E, sendo-lhe perguntado se “tem
algum significado para si ser a primeira mulher negra a chegar ao Governo”,
responde que o convite lhe fora endereçado não por ser mulher ou por ser negra,
mas pelo seu passado e pela sua experiência profissional. Todavia, considera:
“Mas
não posso excluir que, do ponto de vista simbólico, num país como Portugal,
onde existe uma população negra que provavelmente tem relativamente a ela
própria uma ideia de exclusão ou de dificuldade de ascensão na pirâmide social,
isso possa efetivamente ter tido significado positivo para a comunidade. E se
isso tiver significado para a comunidade que o mundo não lhe está fechado, que
todos podem fazer o seu percurso, as suas carreiras, irem tão longe quanto
quiserem desde que trabalhem para isso, então acho que foi importante.”.
***
Parece-me que um fator a pesar na escolha de Francisca Van Dunem para a
pasta da Justiça terá sido o seu distanciamento crítico em relação à reforma da
Justiça, nomeadamente no âmbito do mapa judiciário e do aviso premonitório
sobre o CIS, a que se aliou uma certa liberalidade inclusiva professada, pelo
menos “ad hoc”, por António Costa. Mas
é de interesse refletir-se se os portugueses são ou não racistas.

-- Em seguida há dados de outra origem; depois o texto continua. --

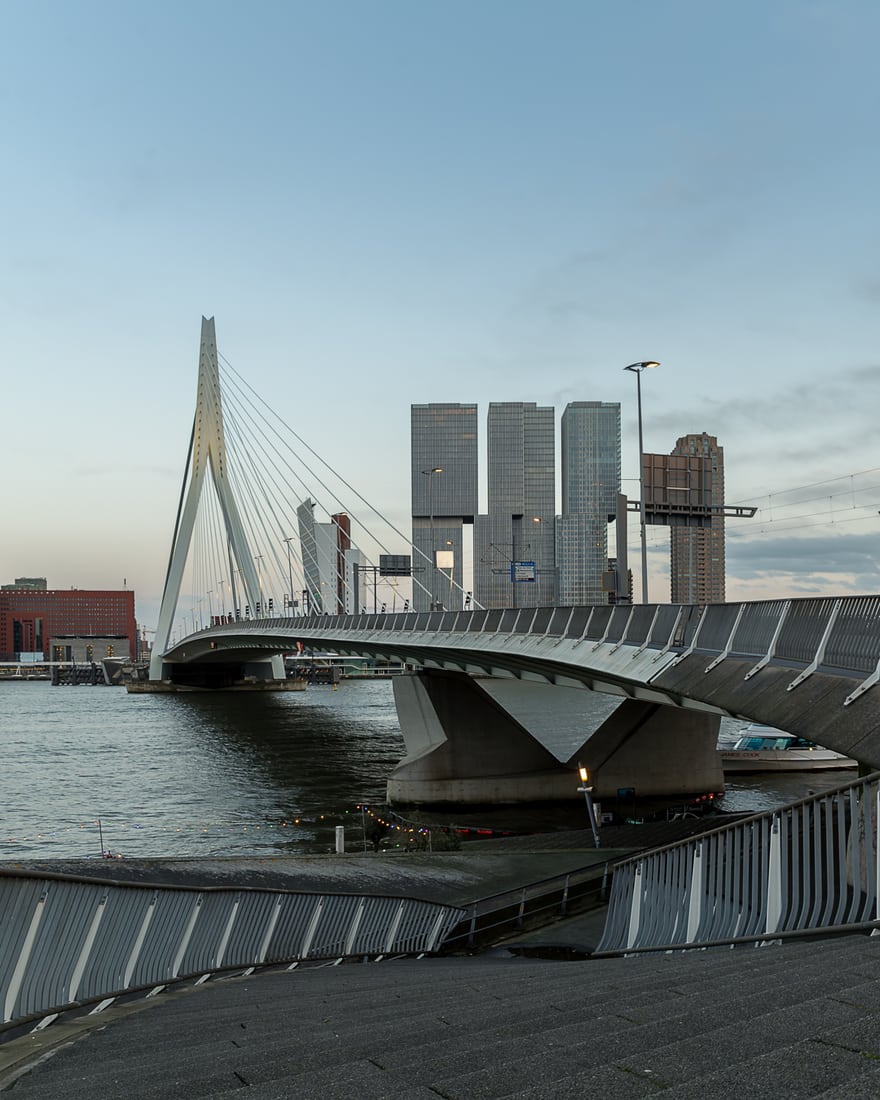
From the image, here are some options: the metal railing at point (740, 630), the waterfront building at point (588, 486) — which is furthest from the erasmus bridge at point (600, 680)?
the waterfront building at point (588, 486)

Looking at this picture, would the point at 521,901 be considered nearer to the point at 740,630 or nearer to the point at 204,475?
the point at 740,630

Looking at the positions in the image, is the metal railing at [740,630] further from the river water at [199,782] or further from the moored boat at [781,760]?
the moored boat at [781,760]

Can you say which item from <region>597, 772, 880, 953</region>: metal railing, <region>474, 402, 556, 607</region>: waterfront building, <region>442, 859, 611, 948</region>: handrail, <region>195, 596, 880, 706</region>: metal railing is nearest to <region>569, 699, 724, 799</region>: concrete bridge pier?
<region>195, 596, 880, 706</region>: metal railing


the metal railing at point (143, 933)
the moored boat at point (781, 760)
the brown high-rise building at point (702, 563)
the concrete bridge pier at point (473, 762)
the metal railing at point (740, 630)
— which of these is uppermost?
the brown high-rise building at point (702, 563)

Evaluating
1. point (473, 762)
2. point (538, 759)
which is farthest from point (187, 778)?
point (538, 759)

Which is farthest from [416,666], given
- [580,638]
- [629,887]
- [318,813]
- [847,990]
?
[847,990]

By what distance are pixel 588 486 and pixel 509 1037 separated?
426ft

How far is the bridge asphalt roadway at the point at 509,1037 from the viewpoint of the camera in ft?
13.1

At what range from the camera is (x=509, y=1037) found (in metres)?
5.20

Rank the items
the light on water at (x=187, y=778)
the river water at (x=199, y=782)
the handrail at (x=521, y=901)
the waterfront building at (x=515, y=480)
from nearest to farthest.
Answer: the handrail at (x=521, y=901) < the river water at (x=199, y=782) < the light on water at (x=187, y=778) < the waterfront building at (x=515, y=480)

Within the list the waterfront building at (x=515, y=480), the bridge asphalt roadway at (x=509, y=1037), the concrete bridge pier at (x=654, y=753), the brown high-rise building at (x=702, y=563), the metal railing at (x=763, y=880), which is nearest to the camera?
the bridge asphalt roadway at (x=509, y=1037)

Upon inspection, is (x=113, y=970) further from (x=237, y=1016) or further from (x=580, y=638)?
(x=580, y=638)

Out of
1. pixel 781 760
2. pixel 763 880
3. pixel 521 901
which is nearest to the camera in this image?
pixel 763 880

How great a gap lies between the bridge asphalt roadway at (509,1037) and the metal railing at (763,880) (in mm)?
555
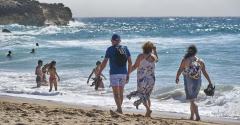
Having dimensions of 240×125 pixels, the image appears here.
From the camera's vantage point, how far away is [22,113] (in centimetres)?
892

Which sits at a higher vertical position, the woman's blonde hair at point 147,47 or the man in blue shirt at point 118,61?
the woman's blonde hair at point 147,47

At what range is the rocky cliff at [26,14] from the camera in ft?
305

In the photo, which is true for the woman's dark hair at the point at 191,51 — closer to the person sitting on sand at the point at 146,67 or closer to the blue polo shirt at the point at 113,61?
the person sitting on sand at the point at 146,67

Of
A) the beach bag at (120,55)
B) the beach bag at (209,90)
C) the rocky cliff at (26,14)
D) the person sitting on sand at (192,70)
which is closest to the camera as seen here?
the beach bag at (120,55)

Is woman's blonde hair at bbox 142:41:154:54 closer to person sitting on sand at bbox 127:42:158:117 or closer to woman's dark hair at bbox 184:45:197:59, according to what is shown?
person sitting on sand at bbox 127:42:158:117

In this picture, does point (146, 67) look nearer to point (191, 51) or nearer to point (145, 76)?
point (145, 76)

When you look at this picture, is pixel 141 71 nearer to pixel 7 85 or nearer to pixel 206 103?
pixel 206 103

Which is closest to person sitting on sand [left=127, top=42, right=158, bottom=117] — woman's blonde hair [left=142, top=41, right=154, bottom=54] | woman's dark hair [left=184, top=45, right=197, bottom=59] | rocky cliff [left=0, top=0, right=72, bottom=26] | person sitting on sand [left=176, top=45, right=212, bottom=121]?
woman's blonde hair [left=142, top=41, right=154, bottom=54]

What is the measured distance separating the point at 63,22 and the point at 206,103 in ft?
292

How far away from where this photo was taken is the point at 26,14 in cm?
9581

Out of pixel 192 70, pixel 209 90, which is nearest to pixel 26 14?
pixel 209 90

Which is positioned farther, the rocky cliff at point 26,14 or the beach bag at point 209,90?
the rocky cliff at point 26,14

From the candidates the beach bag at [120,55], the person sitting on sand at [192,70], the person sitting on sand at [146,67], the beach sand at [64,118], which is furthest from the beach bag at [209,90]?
the beach bag at [120,55]

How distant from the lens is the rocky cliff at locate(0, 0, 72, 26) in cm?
9293
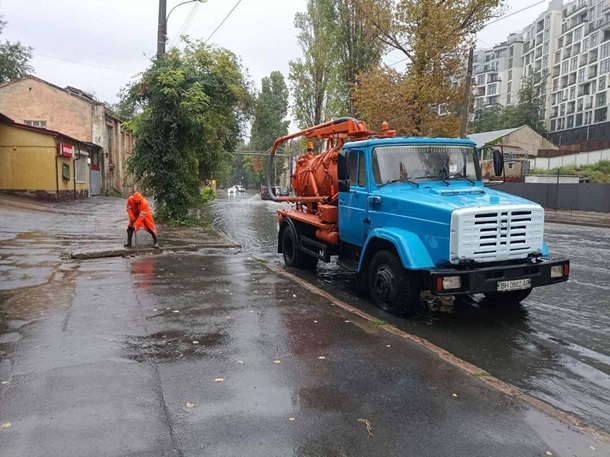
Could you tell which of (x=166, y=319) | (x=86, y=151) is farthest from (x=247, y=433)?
(x=86, y=151)

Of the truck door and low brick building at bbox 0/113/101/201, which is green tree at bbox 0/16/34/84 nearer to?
low brick building at bbox 0/113/101/201

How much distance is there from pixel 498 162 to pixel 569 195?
86.4 feet

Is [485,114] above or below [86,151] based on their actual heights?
above

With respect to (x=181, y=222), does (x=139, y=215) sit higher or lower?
higher

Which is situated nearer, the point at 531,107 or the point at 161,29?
the point at 161,29

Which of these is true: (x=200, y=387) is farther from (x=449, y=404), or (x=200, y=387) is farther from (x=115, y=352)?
(x=449, y=404)

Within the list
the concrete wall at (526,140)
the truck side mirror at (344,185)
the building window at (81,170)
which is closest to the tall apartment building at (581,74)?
the concrete wall at (526,140)

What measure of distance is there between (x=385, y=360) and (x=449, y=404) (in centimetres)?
96

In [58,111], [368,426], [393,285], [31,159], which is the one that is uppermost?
[58,111]

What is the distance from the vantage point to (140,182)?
17.0 meters

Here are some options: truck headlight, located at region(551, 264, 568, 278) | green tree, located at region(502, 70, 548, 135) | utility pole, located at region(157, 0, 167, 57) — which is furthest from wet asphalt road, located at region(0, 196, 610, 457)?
green tree, located at region(502, 70, 548, 135)

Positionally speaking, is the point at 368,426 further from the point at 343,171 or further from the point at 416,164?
the point at 343,171

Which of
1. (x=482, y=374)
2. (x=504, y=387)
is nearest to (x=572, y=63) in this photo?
(x=482, y=374)

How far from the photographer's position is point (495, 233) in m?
5.76
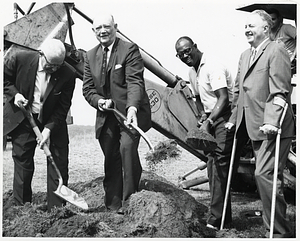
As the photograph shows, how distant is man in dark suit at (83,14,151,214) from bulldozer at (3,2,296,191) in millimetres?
553

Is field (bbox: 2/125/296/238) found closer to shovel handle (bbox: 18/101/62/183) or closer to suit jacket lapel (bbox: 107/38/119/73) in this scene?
shovel handle (bbox: 18/101/62/183)

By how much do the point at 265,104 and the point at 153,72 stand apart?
1.92 metres

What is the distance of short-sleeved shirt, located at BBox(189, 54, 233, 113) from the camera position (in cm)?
566

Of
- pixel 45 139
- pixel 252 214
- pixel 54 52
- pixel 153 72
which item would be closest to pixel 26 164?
pixel 45 139

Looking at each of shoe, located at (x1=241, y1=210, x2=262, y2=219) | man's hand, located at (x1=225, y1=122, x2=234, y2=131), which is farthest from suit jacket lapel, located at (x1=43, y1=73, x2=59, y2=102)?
shoe, located at (x1=241, y1=210, x2=262, y2=219)

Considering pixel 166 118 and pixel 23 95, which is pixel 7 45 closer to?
pixel 23 95

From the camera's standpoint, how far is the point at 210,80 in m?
5.72

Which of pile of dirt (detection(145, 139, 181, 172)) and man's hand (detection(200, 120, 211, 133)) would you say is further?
pile of dirt (detection(145, 139, 181, 172))

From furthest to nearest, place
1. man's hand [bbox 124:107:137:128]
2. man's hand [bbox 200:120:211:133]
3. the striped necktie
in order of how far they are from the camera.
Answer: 1. man's hand [bbox 200:120:211:133]
2. man's hand [bbox 124:107:137:128]
3. the striped necktie

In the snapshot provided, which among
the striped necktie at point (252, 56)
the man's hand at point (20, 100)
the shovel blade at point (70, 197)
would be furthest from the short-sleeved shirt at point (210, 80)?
the man's hand at point (20, 100)

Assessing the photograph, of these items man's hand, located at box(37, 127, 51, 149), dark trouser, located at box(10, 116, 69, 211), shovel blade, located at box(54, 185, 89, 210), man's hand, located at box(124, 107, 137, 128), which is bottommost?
shovel blade, located at box(54, 185, 89, 210)

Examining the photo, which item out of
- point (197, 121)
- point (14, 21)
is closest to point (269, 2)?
point (197, 121)

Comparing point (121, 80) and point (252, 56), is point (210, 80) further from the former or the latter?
point (121, 80)

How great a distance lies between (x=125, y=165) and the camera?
542cm
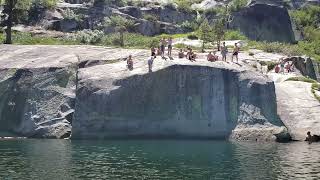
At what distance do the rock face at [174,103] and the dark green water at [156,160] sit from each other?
2.98 m

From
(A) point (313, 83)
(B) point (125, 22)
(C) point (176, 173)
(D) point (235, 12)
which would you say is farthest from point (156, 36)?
(C) point (176, 173)

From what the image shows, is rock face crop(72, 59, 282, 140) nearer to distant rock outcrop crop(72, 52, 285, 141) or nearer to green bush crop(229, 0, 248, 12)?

Um estudo de opinião efetuado pela Eurosondagem SA
para o Expresso e SIC, de 7 a 13 de abril de 2016, cujos
resultados foram publicados no Expresso
de 16 de abril, dá-nos o panorama da posição dos portugueses sobre a matéria. Os resultados corroboram a ideia feita de que em
Portugal é política e socialmente incorreto assumir publicamente comportamentos
baseados na cor da pele. Assim é que 72,9% dos inquiridos responderam que não
são racistas e 11% não sabem se o são ou não respondem. Porém, 16,4% declararam
de forma brutal e surpreendente (não sei se o diriam num fórum ou num
debate público): “Sim, sou racista”.
Cerca de 60% dos inquiridos aceitariam que o filho ou a filha namorasse com
alguém negro, enquanto 26,1% não aceitariam apoiar tal hipótese e os restantes
14,4% não sabem ou não querem responder sobre o que fariam numa situação
dessas.
Sendo certo que a grande maioria dos portugueses não assume ser racista,
uma grande percentagem (43,7%) considera que o racismo existe em Portugal, mas
está nos “outros”.
***
Se atendermos ao discurso oficial do país de há pelo menos uma centúria de
anos, verificaremos que Portugal descola facilmente da imagem de país onde o
racismo exista. O tema nunca ou quase nunca está presente no discurso
institucional. Ao invés, até se quis fazer crer que éramos um país multirracial
e pluricontinental onde todos eram iguais perante a lei. E o colonialismo
português sempre se quis distinguir dos demais afirmando-se humanista e
civilizacional. Salazar chegou a responder à ONU que Portugal não tinha
colónias: os territórios ultramarinos tinham adquirido a sua independência juntamente
com a mãe-pátria.
O Ministério das Colónias publicava, em 1944, a obra Os Pretos em Portugal, do padre António Brásio, em cuja introdução
se lê:
“Apesar de enfermar de determinados vícios gerais ao
sistema, segundo o conceito e prática unanimemente aceites no tempo, a
escravatura para os portugueses revestiu sempre um caráter de humanitarismo que
se não encontra em qualquer outra parte do Globo. Ainda hoje, decorridos quatro
séculos de civilização e de cristianismo, o aglomerado supercivilizado
norte-americano, a pátria celebrada de todas as liberdades, o arauto
altissonante de proclamação dos direitos da consciência humana ultrajada, ainda
hoje ficava muito aquém do humanismo cristão com que os portugueses trataram o
preto.”.
Pelo menos, segundo os critérios de hoje, apor à escravatura um rótulo de
humanitarismo é uma aberração. Aliás, se a escravatura era humanitarista, é de
questionar o motivo por que Portugal quis dar cartas na sua abolição. Por este
andar iríamos justificar a reintrodução da pena de morte pelo seu caráter
humanitário!
E, se em Portugal não se assistiu à segregação racial do tipo norte-americano,
a verdade é que muita gente sentiu que era menos do que os outros em razão da
cor da pele. Pergunte-se quantos negros integravam os governos e os escalões de
topo de administração das colónias, mais tarde crismadas de províncias
ultramarinas. E hoje, em 42 anos de democracia, a população negra em Portugal
não para de crescer, mas os negros praticamente não ocupam lugares de destaque
ou de decisão. Quantos negros se sentaram ou sentam no hemiciclo da Assembleia
da República? O deputado do CDS Hélder Amaral, a este respeito, questiona:
“Não é estranho que o tal país mais simpático, mais
disponível para se cruzar com outras culturas e outras realidades, não tenha na
sua sociedade visível, seja na televisão, seja na política, seja no meio
universitário, a presença de algumas dessas pessoas?”.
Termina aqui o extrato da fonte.